Harden was the better floor general. Kawhi was the better defender. LeBron was the better all-around player. But Westbrook was the story.


What We Learned from the 2017 Race

The 2017 MVP race changed how we talk about basketball. It sparked endless debates about "Value" vs. "Best." It forced us to decide if a 10th rebound is really worth that much more than a 9th rebound. It made us realize that the NBA is a narrative-driven league.

If you’re a fan or a student of the game, there are a few things to take away from that season:

  1. Narrative is King: Westbrook’s "Revenge" arc after Durant left was a perfect media story.
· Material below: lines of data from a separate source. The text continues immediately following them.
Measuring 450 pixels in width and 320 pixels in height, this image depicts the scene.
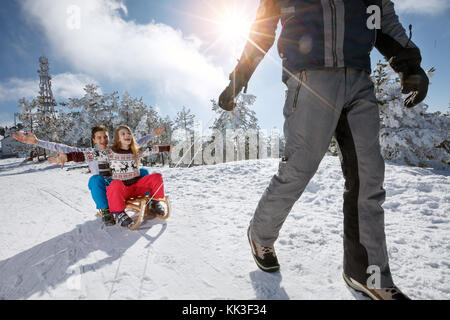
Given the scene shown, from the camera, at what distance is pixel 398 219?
9.45 ft

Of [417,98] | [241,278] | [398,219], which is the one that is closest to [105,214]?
[241,278]

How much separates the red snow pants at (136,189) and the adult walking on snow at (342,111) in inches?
89.8

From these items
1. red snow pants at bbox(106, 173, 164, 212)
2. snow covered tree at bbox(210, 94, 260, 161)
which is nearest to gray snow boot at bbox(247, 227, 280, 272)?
red snow pants at bbox(106, 173, 164, 212)

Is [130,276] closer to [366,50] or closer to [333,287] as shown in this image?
[333,287]

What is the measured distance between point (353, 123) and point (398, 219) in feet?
7.71

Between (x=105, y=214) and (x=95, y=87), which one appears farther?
(x=95, y=87)

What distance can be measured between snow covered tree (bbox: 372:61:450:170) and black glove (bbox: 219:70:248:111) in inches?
502

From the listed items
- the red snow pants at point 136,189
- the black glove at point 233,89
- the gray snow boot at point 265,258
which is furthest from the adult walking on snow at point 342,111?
the red snow pants at point 136,189

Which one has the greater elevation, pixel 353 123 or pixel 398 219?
pixel 353 123

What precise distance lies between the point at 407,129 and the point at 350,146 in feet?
44.7

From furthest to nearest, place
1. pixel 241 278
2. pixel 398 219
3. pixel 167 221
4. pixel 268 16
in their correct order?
1. pixel 167 221
2. pixel 398 219
3. pixel 241 278
4. pixel 268 16

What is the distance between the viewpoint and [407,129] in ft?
37.7

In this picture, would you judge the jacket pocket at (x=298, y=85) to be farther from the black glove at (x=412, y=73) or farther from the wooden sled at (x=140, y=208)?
the wooden sled at (x=140, y=208)

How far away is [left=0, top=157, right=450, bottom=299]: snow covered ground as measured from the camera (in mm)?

It’s hard to beat a good story.
  2. Milestones Matter: The round number of the triple-double (10/10/10) had a psychological effect on voters. If he had averaged 31, 10, and 9.9, he might not have won.
  3. The "Clutch" Factor: Winning games late carries more weight than winning them early. Those buzzer-beaters in Denver and Orlando sealed the deal.
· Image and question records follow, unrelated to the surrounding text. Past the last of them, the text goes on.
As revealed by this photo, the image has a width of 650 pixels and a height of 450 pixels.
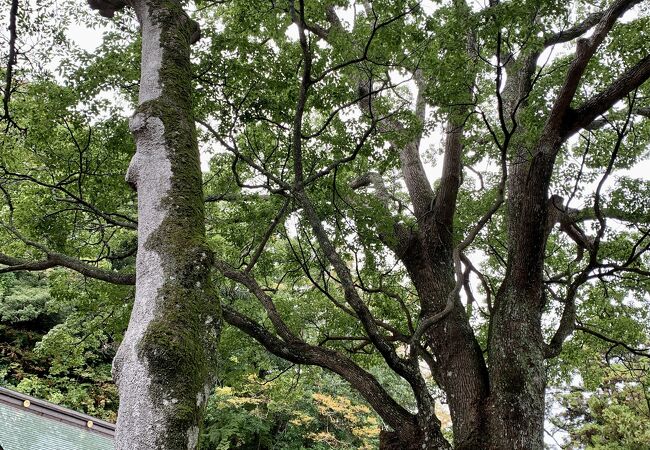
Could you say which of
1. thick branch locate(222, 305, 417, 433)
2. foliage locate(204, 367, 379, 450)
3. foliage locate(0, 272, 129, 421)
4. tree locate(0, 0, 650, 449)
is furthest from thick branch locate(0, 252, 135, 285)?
foliage locate(204, 367, 379, 450)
How to Analyze Future MVP Races

If you want to predict who will win the MVP in future seasons, don't just look at the PER (Player Efficiency Rating) or the win-loss column. Look for the player who is doing something we haven't seen in a generation. Look for the player who is carrying a "narrative burden."
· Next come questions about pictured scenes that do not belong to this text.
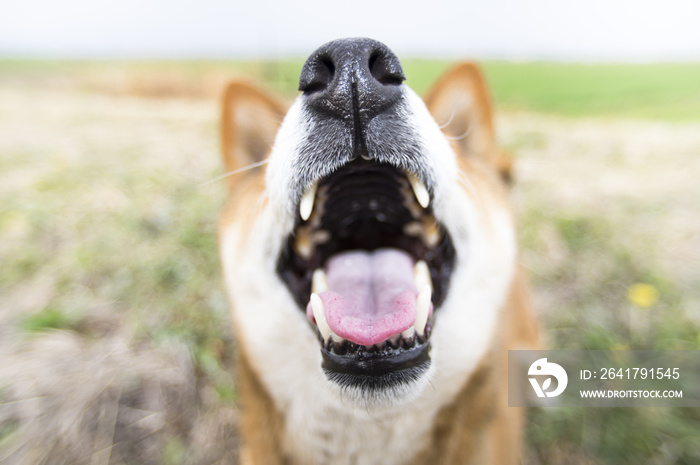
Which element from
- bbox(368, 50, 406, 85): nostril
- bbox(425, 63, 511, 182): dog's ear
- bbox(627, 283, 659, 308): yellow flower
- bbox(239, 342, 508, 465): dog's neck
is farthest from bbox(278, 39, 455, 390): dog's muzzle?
bbox(627, 283, 659, 308): yellow flower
The 2017 race taught us that the MVP is a "snapshot" award. It captures the energy of a specific season. In 2017, that energy was loud, triple-double-heavy, and dressed in OKC Blue.

Whether you think Harden was robbed or Russ was the rightful king, you have to admit: we’ll probably never see a season that frantic again. The league has changed. Players are more efficient now, and triple-doubles are more common, but nobody has ever done it with the sheer, unadulterated rage of 2017 Russell Westbrook.

Next Steps for NBA History Buffs:

  • Watch the Highlights: Go back and watch the final five minutes of the OKC vs. Denver game from April 9, 2017. It’s the quintessential MVP performance.
  • Compare the Eras: Look at Oscar Robertson’s 1961-62 season vs. Westbrook’s 2016-17. The pace of play was actually much higher in the 60s, making Russ’s feat arguably more impressive.
  • Check the "Snub" Lists: Research the 2006 MVP race between Steve Nash and Kobe Bryant. It’s the only other race in modern history that rivals 2017 for sheer "stat vs. seed" controversy.